━━━━━ Provided records ━━━━━
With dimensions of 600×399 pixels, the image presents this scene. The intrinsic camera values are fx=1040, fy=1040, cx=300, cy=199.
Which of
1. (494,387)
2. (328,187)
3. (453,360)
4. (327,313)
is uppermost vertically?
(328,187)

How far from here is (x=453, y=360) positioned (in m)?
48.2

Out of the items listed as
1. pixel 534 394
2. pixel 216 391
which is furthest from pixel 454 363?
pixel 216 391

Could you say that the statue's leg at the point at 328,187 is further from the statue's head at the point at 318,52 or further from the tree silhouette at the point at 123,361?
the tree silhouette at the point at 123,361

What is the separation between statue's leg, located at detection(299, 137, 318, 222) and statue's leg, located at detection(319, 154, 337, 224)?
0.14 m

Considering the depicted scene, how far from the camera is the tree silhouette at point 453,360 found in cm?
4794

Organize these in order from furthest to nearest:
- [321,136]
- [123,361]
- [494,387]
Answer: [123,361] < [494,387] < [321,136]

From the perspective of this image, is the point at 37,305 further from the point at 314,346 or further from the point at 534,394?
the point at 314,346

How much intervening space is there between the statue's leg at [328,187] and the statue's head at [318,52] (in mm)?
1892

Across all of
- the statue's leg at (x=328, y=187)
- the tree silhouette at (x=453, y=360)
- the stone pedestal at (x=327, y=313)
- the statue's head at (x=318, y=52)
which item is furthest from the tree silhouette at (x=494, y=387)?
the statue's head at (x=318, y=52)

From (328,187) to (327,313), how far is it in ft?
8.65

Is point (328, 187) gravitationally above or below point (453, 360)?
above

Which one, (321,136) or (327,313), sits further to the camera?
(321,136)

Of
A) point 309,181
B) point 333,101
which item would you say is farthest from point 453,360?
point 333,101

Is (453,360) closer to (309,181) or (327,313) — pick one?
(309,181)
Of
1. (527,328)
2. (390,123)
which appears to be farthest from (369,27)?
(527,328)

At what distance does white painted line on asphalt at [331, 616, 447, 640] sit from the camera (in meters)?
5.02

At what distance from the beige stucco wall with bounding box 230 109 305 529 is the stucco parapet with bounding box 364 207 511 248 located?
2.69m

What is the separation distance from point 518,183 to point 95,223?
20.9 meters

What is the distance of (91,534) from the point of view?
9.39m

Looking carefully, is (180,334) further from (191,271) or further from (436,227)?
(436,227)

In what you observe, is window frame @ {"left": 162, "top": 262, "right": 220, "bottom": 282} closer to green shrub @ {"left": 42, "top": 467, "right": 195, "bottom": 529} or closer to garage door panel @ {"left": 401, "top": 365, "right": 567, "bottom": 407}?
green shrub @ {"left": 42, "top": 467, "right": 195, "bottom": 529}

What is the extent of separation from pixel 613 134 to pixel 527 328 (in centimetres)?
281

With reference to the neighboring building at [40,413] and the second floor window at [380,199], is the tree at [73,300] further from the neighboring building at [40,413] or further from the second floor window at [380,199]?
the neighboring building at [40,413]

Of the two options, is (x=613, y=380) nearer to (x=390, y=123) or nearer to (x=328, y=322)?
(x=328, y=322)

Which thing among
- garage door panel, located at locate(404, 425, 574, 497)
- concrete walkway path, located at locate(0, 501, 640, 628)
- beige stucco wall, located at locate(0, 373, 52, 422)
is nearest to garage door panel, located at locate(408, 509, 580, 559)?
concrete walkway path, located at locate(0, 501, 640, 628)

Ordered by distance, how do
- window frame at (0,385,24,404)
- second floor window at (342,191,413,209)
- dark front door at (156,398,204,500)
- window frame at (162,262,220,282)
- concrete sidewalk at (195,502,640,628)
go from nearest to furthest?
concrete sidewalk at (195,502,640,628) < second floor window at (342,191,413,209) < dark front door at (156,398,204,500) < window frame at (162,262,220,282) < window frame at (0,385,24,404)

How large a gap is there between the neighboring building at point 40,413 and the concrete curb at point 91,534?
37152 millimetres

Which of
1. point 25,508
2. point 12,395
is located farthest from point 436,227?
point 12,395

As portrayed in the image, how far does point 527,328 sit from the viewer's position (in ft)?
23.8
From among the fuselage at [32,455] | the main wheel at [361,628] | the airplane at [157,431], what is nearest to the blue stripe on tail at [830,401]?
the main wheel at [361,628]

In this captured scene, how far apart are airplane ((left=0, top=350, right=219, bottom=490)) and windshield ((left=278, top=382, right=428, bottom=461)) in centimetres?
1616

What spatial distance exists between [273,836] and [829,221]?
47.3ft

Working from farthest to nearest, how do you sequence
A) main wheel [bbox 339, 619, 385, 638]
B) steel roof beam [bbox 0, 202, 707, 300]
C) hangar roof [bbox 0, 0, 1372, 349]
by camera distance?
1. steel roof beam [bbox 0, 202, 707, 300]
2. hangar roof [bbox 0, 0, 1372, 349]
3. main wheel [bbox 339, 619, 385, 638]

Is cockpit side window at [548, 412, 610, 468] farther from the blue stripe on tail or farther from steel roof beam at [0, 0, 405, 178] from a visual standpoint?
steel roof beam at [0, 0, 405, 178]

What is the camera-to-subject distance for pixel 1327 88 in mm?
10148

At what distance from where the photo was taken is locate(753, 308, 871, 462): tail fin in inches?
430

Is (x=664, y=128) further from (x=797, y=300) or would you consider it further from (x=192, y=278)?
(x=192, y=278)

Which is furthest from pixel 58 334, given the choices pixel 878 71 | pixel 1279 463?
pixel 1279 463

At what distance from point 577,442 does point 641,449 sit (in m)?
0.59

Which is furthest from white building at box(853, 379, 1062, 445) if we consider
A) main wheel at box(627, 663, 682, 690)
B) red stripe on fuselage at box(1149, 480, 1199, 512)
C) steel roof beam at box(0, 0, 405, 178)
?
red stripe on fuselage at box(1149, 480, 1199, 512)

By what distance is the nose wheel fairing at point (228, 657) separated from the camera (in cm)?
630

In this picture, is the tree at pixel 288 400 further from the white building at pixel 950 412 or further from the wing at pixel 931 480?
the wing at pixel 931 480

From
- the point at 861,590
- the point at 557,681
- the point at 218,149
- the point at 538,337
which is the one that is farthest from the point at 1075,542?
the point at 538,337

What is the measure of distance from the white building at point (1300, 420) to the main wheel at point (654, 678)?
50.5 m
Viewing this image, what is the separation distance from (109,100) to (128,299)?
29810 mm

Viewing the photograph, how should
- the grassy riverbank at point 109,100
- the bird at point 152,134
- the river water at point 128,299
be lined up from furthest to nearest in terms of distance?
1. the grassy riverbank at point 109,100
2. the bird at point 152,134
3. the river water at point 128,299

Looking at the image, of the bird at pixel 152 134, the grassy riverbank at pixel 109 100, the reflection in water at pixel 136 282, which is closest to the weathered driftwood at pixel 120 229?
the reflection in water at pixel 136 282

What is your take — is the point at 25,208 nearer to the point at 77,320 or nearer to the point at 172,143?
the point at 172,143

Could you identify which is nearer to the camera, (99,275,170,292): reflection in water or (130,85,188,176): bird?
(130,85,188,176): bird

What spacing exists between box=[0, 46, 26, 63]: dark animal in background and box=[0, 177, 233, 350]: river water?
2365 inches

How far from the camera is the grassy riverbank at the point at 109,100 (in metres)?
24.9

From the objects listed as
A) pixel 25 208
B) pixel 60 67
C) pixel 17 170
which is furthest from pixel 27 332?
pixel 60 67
━━━━━
(Work instructions):
Put every line of the rows above into a JSON list of strings, one string per line, and omit blank lines.

(The result):
[
  "With dimensions of 600×399 pixels, the image presents this scene. The intrinsic camera values are fx=1040, fy=1040, cx=300, cy=199.",
  "Which of",
  "1. (494,387)",
  "2. (328,187)",
  "3. (453,360)",
  "4. (327,313)",
  "is uppermost vertically?",
  "(328,187)",
  "How far from here is (x=453, y=360) positioned (in m)?",
  "48.2",
  "Out of the items listed as",
  "1. pixel 534 394",
  "2. pixel 216 391",
  "which is furthest from pixel 454 363?",
  "pixel 216 391",
  "Could you say that the statue's leg at the point at 328,187 is further from the statue's head at the point at 318,52 or further from the tree silhouette at the point at 123,361?",
  "the tree silhouette at the point at 123,361",
  "What is the separation between statue's leg, located at detection(299, 137, 318, 222) and statue's leg, located at detection(319, 154, 337, 224)?",
  "0.14 m",
  "Considering the depicted scene, how far from the camera is the tree silhouette at point 453,360 found in cm?",
  "4794",
  "Organize these in order from furthest to nearest:",
  "- [321,136]",
  "- [123,361]",
  "- [494,387]",
  "Answer: [123,361] < [494,387] < [321,136]",
  "From the perspective of this image, is the point at 37,305 further from the point at 314,346 or further from the point at 534,394?",
  "the point at 314,346",
  "How much intervening space is there between the statue's leg at [328,187] and the statue's head at [318,52] (in mm)?",
  "1892",
  "Across all of",
  "- the statue's leg at (x=328, y=187)",
  "- the tree silhouette at (x=453, y=360)",
  "- the stone pedestal at (x=327, y=313)",
  "- the statue's head at (x=318, y=52)",
  "which item is furthest from the tree silhouette at (x=494, y=387)?",
  "the statue's head at (x=318, y=52)",
  "From (328,187) to (327,313), how far is it in ft?",
  "8.65",
  "Is point (328, 187) gravitationally above or below point (453, 360)?",
  "above",
  "Which one, (321,136) or (327,313), sits further to the camera?",
  "(321,136)",
  "Of",
  "A) point 309,181",
  "B) point 333,101",
  "which item would you say is farthest from point 453,360?",
  "point 333,101",
  "Is (453,360) closer to (309,181) or (327,313) — pick one?",
  "(309,181)",
  "Of",
  "1. (527,328)",
  "2. (390,123)",
  "which appears to be farthest from (369,27)?",
  "(527,328)",
  "At what distance does white painted line on asphalt at [331, 616, 447, 640] sit from the camera (in meters)?",
  "5.02",
  "At what distance from the beige stucco wall with bounding box 230 109 305 529 is the stucco parapet with bounding box 364 207 511 248 located?",
  "2.69m",
  "What is the separation distance from point 518,183 to point 95,223?",
  "20.9 meters",
  "What is the distance of (91,534) from the point of view?",
  "9.39m",
  "Looking carefully, is (180,334) further from (191,271) or further from (436,227)?",
  "(436,227)",
  "In what you observe, is window frame @ {\"left\": 162, \"top\": 262, \"right\": 220, \"bottom\": 282} closer to green shrub @ {\"left\": 42, \"top\": 467, \"right\": 195, \"bottom\": 529} or closer to garage door panel @ {\"left\": 401, \"top\": 365, \"right\": 567, \"bottom\": 407}?",
  "green shrub @ {\"left\": 42, \"top\": 467, \"right\": 195, \"bottom\": 529}",
  "What is the extent of separation from pixel 613 134 to pixel 527 328 (in centimetres)?",
  "281",
  "With reference to the neighboring building at [40,413] and the second floor window at [380,199], is the tree at [73,300] further from the neighboring building at [40,413] or further from the second floor window at [380,199]?",
  "the neighboring building at [40,413]",
  "Of the two options, is (x=613, y=380) nearer to (x=390, y=123) or nearer to (x=328, y=322)?",
  "(x=328, y=322)",
  "Which thing among",
  "- garage door panel, located at locate(404, 425, 574, 497)",
  "- concrete walkway path, located at locate(0, 501, 640, 628)",
  "- beige stucco wall, located at locate(0, 373, 52, 422)",
  "is nearest to garage door panel, located at locate(408, 509, 580, 559)?",
  "concrete walkway path, located at locate(0, 501, 640, 628)",
  "Ordered by distance, how do",
  "- window frame at (0,385,24,404)",
  "- second floor window at (342,191,413,209)",
  "- dark front door at (156,398,204,500)",
  "- window frame at (162,262,220,282)",
  "- concrete sidewalk at (195,502,640,628)",
  "go from nearest to furthest?",
  "concrete sidewalk at (195,502,640,628) < second floor window at (342,191,413,209) < dark front door at (156,398,204,500) < window frame at (162,262,220,282) < window frame at (0,385,24,404)",
  "How large a gap is there between the neighboring building at point 40,413 and the concrete curb at point 91,534?",
  "37152 millimetres",
  "Which of",
  "1. point 25,508",
  "2. point 12,395",
  "is located farthest from point 436,227?",
  "point 12,395",
  "As portrayed in the image, how far does point 527,328 sit from the viewer's position (in ft)?",
  "23.8",
  "From among the fuselage at [32,455] | the main wheel at [361,628] | the airplane at [157,431], what is nearest to the blue stripe on tail at [830,401]?",
  "the main wheel at [361,628]",
  "In this captured scene, how far apart are airplane ((left=0, top=350, right=219, bottom=490)) and windshield ((left=278, top=382, right=428, bottom=461)) in centimetres?",
  "1616",
  "What spatial distance exists between [273,836] and [829,221]?",
  "47.3ft",
  "Working from farthest to nearest, how do you sequence",
  "A) main wheel [bbox 339, 619, 385, 638]",
  "B) steel roof beam [bbox 0, 202, 707, 300]",
  "C) hangar roof [bbox 0, 0, 1372, 349]",
  "by camera distance?",
  "1. steel roof beam [bbox 0, 202, 707, 300]",
  "2. hangar roof [bbox 0, 0, 1372, 349]",
  "3. main wheel [bbox 339, 619, 385, 638]",
  "Is cockpit side window at [548, 412, 610, 468] farther from the blue stripe on tail or farther from steel roof beam at [0, 0, 405, 178] from a visual standpoint?",
  "steel roof beam at [0, 0, 405, 178]",
  "What is the camera-to-subject distance for pixel 1327 88 in mm?",
  "10148",
  "At what distance from where the photo was taken is locate(753, 308, 871, 462): tail fin in inches?",
  "430",
  "Is (x=664, y=128) further from (x=797, y=300) or would you consider it further from (x=192, y=278)?",
  "(x=192, y=278)",
  "Which is furthest from pixel 58 334, given the choices pixel 878 71 | pixel 1279 463?",
  "pixel 1279 463",
  "At what distance from point 577,442 does point 641,449 sit (in m)?",
  "0.59",
  "Which is furthest from white building at box(853, 379, 1062, 445) if we consider",
  "A) main wheel at box(627, 663, 682, 690)",
  "B) red stripe on fuselage at box(1149, 480, 1199, 512)",
  "C) steel roof beam at box(0, 0, 405, 178)",
  "?",
  "red stripe on fuselage at box(1149, 480, 1199, 512)",
  "By what distance is the nose wheel fairing at point (228, 657) separated from the camera (in cm)?",
  "630",
  "In this picture, is the tree at pixel 288 400 further from the white building at pixel 950 412 or further from the wing at pixel 931 480?",
  "the wing at pixel 931 480",
  "From",
  "- the point at 861,590",
  "- the point at 557,681",
  "- the point at 218,149",
  "- the point at 538,337",
  "which is the one that is farthest from the point at 1075,542?",
  "the point at 538,337",
  "What is the measure of distance from the white building at point (1300, 420) to the main wheel at point (654, 678)?",
  "50.5 m",
  "Viewing this image, what is the separation distance from (109,100) to (128,299)?",
  "29810 mm",
  "Viewing the photograph, how should",
  "- the grassy riverbank at point 109,100",
  "- the bird at point 152,134",
  "- the river water at point 128,299",
  "be lined up from furthest to nearest in terms of distance?",
  "1. the grassy riverbank at point 109,100",
  "2. the bird at point 152,134",
  "3. the river water at point 128,299",
  "Looking at the image, of the bird at pixel 152 134, the grassy riverbank at pixel 109 100, the reflection in water at pixel 136 282, which is closest to the weathered driftwood at pixel 120 229?",
  "the reflection in water at pixel 136 282",
  "What is your take — is the point at 25,208 nearer to the point at 77,320 or nearer to the point at 172,143?",
  "the point at 172,143",
  "Could you identify which is nearer to the camera, (99,275,170,292): reflection in water or (130,85,188,176): bird?",
  "(130,85,188,176): bird",
  "What spacing exists between box=[0, 46, 26, 63]: dark animal in background and box=[0, 177, 233, 350]: river water?",
  "2365 inches",
  "How far from the camera is the grassy riverbank at the point at 109,100 (in metres)?",
  "24.9",
  "From the objects listed as",
  "A) pixel 25 208",
  "B) pixel 60 67",
  "C) pixel 17 170",
  "which is furthest from pixel 27 332?",
  "pixel 60 67"
]